In other words: What will be, will be.
The master plan for the Maple Leafs this season was mainly about changing the culture of an organization that had become a country club. It is all about getting the players throughout the entire organization to embrace professionalism, making players accountable for their actions on every shift of every game and embracing a work ethic on and off the ice that is conducive to being the best they can be.
If they could accomplish all that and still get the top draft pick, fantastic. If not, getting better has to trump getting the No. 1 pick.
The thing about the Maple Leafs is, they may be in last place, but they don’t suck. Really.
Despite being very young and using many prospects when injuries and trades skinned their roster to the bone, the Maple Leafs are competitive.
If it costs them the No. 1 pick, so be it.
The team that has not had a legitimate No. 1 center since Mats Sundin departed as a free agent for the Vancouver Canucks in 2008, could surely use this year’s top prospect, Auston Matthews. A 6-foot-2, 195-pound difference maker, the 18-year-old Matthews played pro in Switzerland this season and received glowing reviews from his coach, Marc Crawford, who told me, “This kid is going to win lots of championships.”
At the end of the day, however, the players Babcock sent over the boards on any given shift generally played with a desire to be their best. Babcock’s lessons in how the play the game ‘right’ came shining through.
Following the trade deadline when GM Lou Lamoriello shipped out many veterans, the Maple Leafs called on their kids who were burning it up in the AHL with the Toronto Marlies and, for the first time in years, it is abundantly clear there is a solid foundation of youth and skill from which to build upon.
Among the forwards, 19-year-old William Nylander has demonstrated star potential. Others who will challenge for fulltime NHL employment next season include: Kasperi Kapanen, 19; Josh Leivo, 22; Nikita Soshnikov, 21; and Ben Smith, 27. Connor Brown, 21, and Frederik Gauthier, 20, are close, too. Mitch Marner, the fourth overall pick in 2015, could also factor in next season, too.

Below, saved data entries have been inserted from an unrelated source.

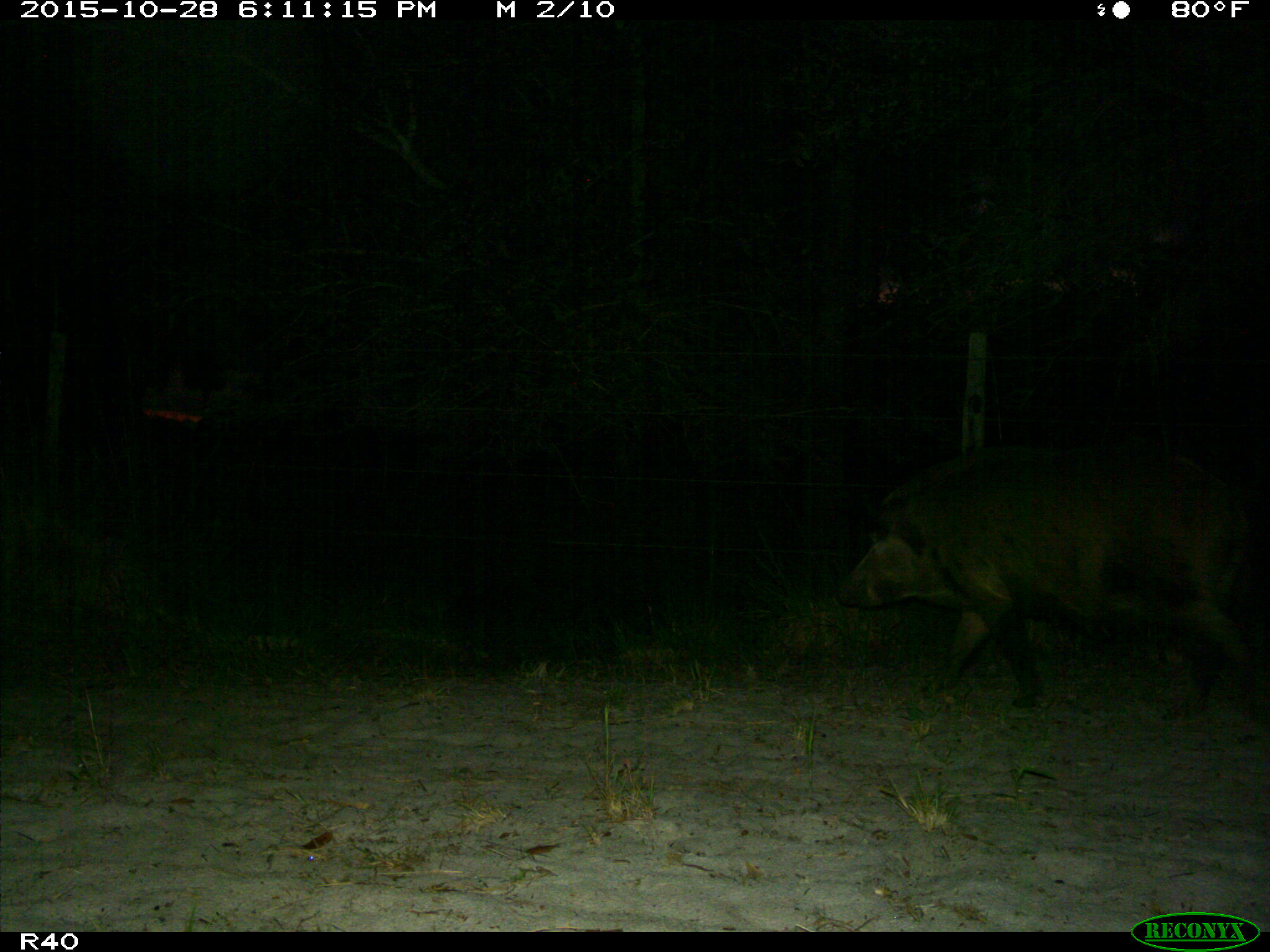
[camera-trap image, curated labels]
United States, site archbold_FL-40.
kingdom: Animalia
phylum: Chordata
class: Mammalia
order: Artiodactyla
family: Suidae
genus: Sus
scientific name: Sus scrofa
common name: wild boar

On defence, Connor Carrick, 21; Frank Corrado, 22; Viktor Loov, 22; Scott Harrington, 22; Rinat Valiev, 20; and Stuart Percy, 22, have not looked out of place in the NHL.
Goaltenders generally take longer than skaters to develop, but Garret Sparks, 22, has shown glimpses of No. 1 potential. And there are those who believe Antoine Bibeau of the Marlies is further advanced.
The hockey gods will determine whether or not the Maple Leafs get the top pick in next June’s draft. In the meantime, Toronto has not cheated the system and things are looking up.